Prerequisites: Set up Python 3.10 (e.g., with pyenv) and Poetry.
Set up the Poetry environment:
$ poetry install
Install pre-commit hooks:
$ poetry run pre-commit install
Alternatively, install Vagrant and run everything in a virtual machine:
$ vagrant up
As a shortcut for running various development servers on the Vagrant machine, you can run:
$ vagrant provision --provision-with run-servers
Run via streamlit in local development mode (run on save, use local species images, and expose beta features – the
ichthywhat.localhost
address is needed for the Mapbox API to work and a mapping should exist in /etc/hosts
):
$ poetry run streamlit run --browser.serverAddress ichthywhat.localhost --server.runOnSave true ichthywhat/app.py -- dev /path/to/img/root
Run via streamlit in production mode:
$ poetry run streamlit run ichthywhat/app.py
Build a new model by running the code in notebooks/03-app.ipynb
.
The Vagrant machine exposes a simple classification API. With the machine running, call:
$ curl -X POST -F "[email protected]" http://localhost:9300/predict | jq
Alternatively, visit http://localhost:9300/demo for a simple demo page.
This API is also packaged in a Dockerfile, which can be built on the Vagrant machine:
$ podman build -t ichthywhat .
...and run with the default port exposed to the host:
$ podman run --env UVICORN_HOST=0.0.0.0 -p 8000:8000 localhost/ichthywhat:latest
...and exported elsewhere:
$ podman save localhost/ichthywhat:latest | gzip > ichthywhat-img.tar.gz
...then on another machine that has Docker, perhaps with a local proxy:
$ docker load --input ichthywhat-img.tar.gz
$ docker run --env UVICORN_HOST=0.0.0.0 -p 127.0.0.1:8000:8000 localhost/ichthywhat:latest
See the ARG and ENV calls in the Dockerfile for customisation options.

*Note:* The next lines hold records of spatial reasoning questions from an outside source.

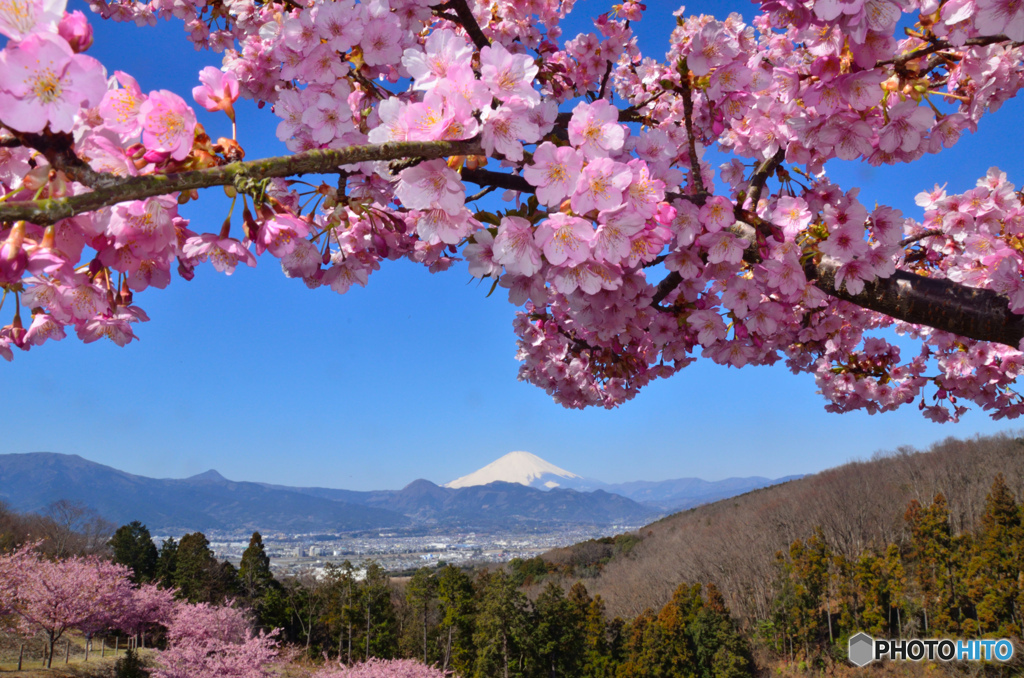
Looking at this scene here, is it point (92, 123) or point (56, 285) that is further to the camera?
point (56, 285)

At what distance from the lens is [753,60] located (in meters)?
2.39

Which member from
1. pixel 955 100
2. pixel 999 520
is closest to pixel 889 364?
pixel 955 100

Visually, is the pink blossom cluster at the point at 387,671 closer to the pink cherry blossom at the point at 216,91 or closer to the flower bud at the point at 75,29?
the pink cherry blossom at the point at 216,91

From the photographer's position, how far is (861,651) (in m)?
27.8

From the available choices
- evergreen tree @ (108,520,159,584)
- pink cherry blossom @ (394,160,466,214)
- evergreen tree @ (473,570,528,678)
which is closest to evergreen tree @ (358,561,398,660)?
evergreen tree @ (473,570,528,678)

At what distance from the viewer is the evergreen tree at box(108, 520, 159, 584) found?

$ poetry run jupyter notebook
Use MLflow:
$ poetry run mlflow ui --backend-store-uri sqlite:///mlruns.db
Create an RLS species dataset (legacy – from local files):
$ poetry run ichthywhat create-rls-species-dataset-from-local \
--m1-csv-path ~/projects/fish-id/data/dump-20210717/m1.csv \
--image-dir ~/projects/yanirs.github.io/tools/rls/img \
--output-dir data/rls-species-25-min-images-3/ \
--num-species 25 \
--min-images-per-species 3
Create an RLS species dataset (new – from API):
$ poetry run ichthywhat create-rls-species-dataset-from-api \
--output-dir data/rls-species-m1/
Create an RLS genus dataset:
$ poetry run ichthywhat create-rls-genus-dataset \
--image-dir ~/projects/yanirs.github.io/tools/rls/img \
--output-dir data/rls-top-5-genera \
--num-top-genera 5
Create a test dataset from a trip directory:
$ poetry run ichthywhat create-test-dataset \
--trip-dir ~/Pictures/202010\ Eviota\ GBR \
--output-dir data/eviota-202010